Copy out every line of text in the records below word for word, leaving out the pictures.

========================================================================

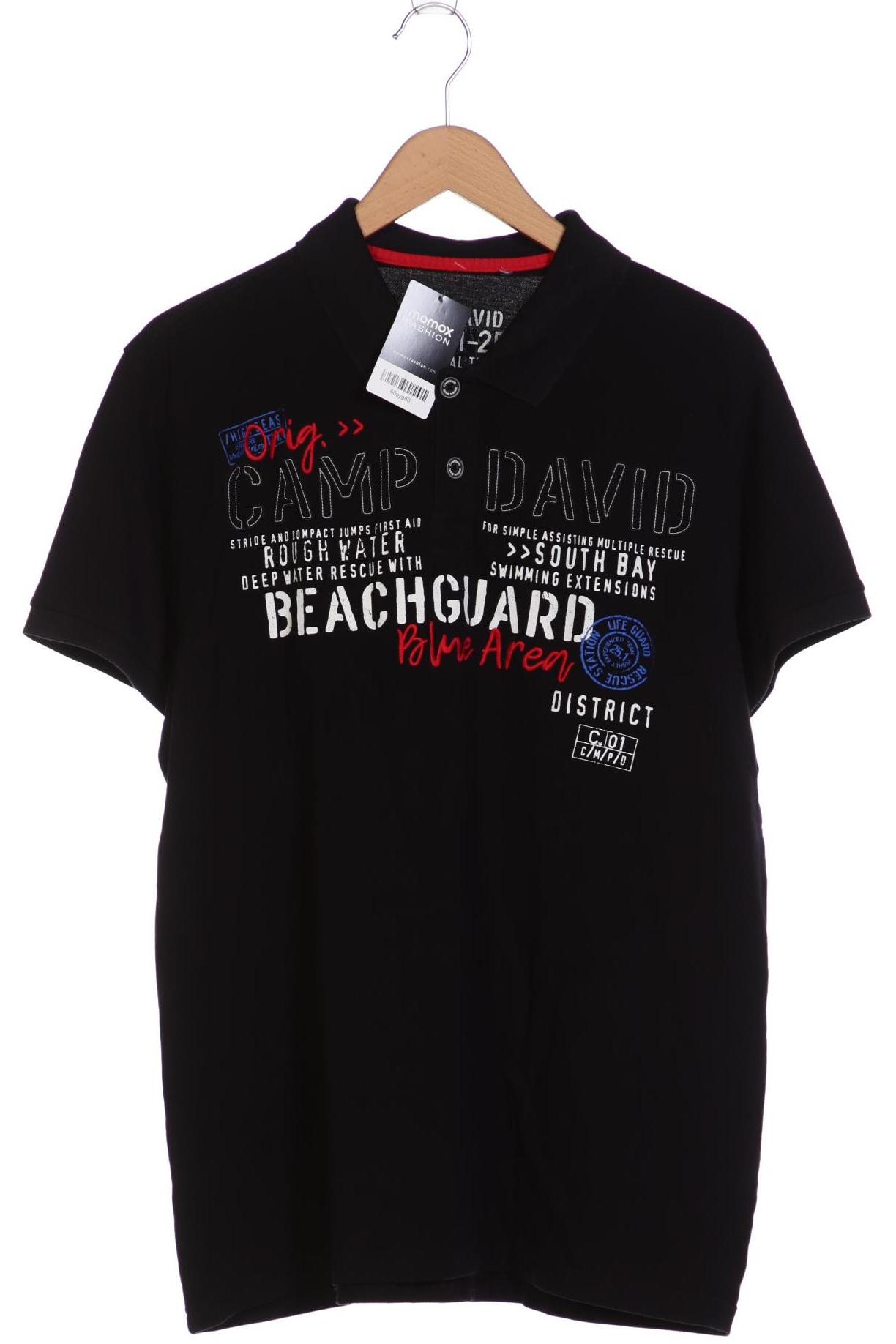 

Camp David Herren Poloshirt, schwarz, Gr. 56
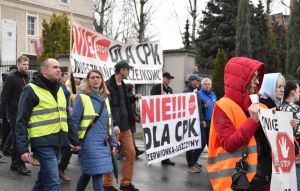 Protest przeciwko CPK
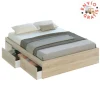 Cama Bed 4 cajones roble canadian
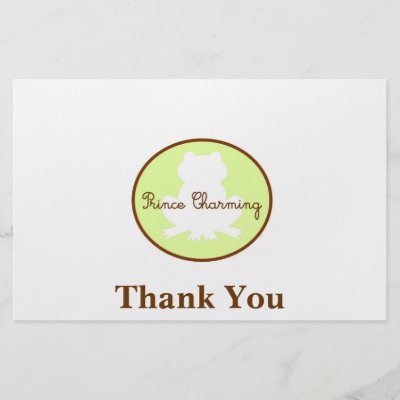 Prince Charming 3 Thank You Customized Stationery by alexabarger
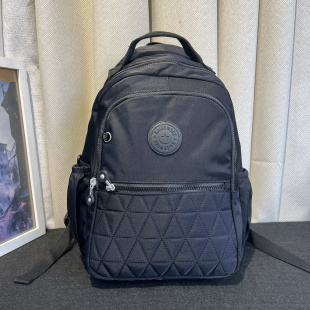 外贸品牌出游男女可用轻便双肩包防水背包书包尼龙布百搭日常出行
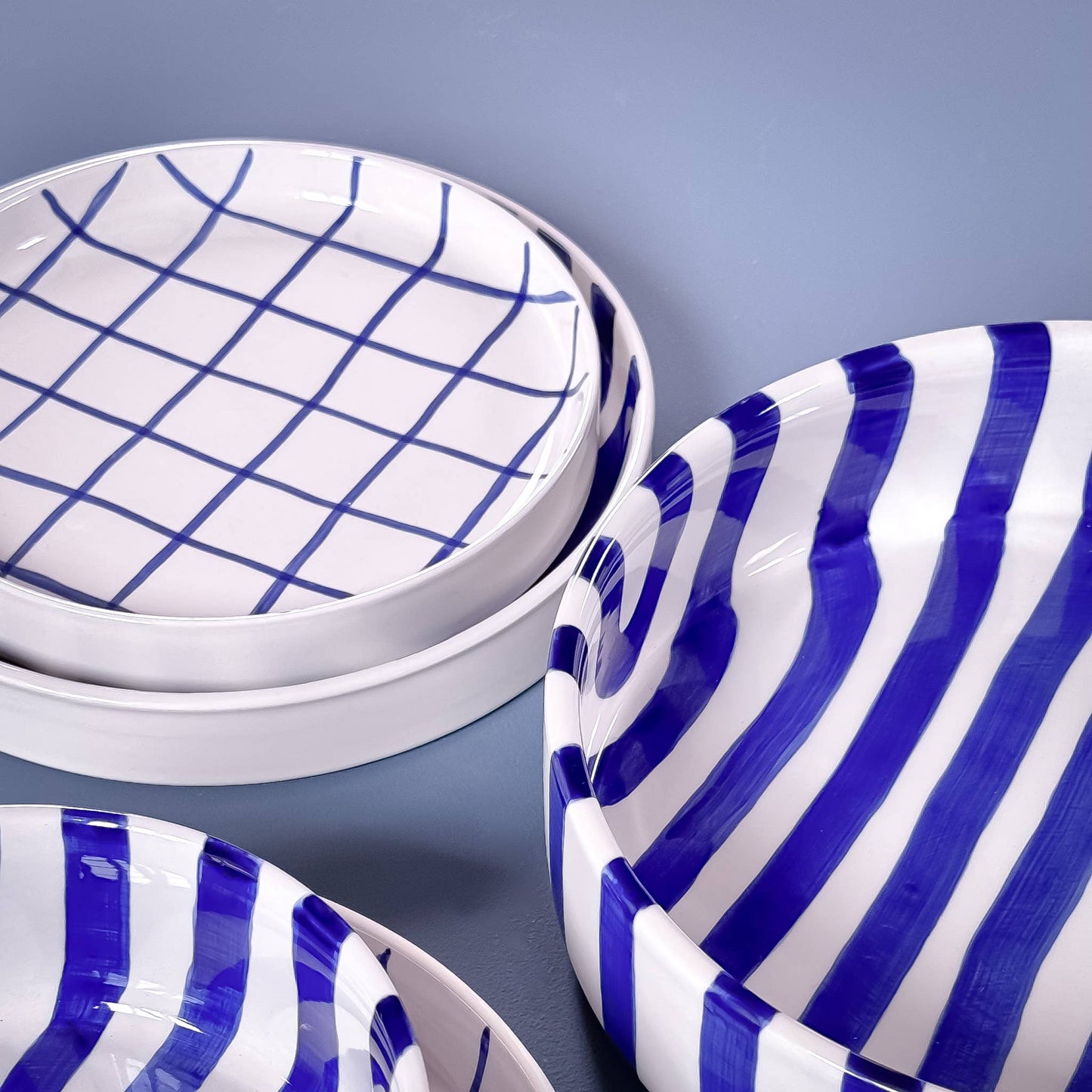 Vase Grid - mare blue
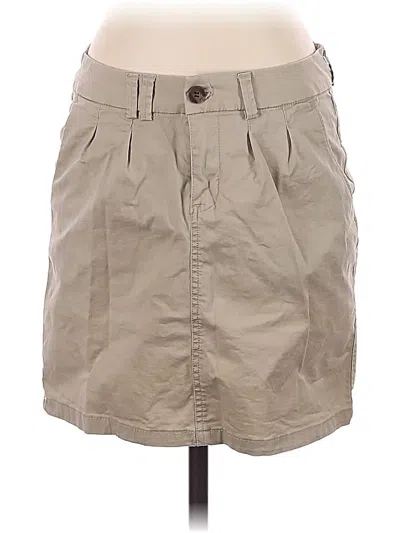 Pre-owned H&m L.o.g.g. Casual Skirt In Tan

========================================================================

*Result*.
Camp David Herren Poloshirt, schwarz, Gr. 56
 Protest przeciwko CPK
 Cama Bed 4 cajones roble canadian
 Prince Charming 3 Thank You Customized Stationery by alexabarger
 外贸品牌出游男女可用轻便双肩包防水背包书包尼龙布百搭日常出行
 Vase Grid - mare blue
 Pre-owned H&m L.o.g.g. Casual Skirt In Tan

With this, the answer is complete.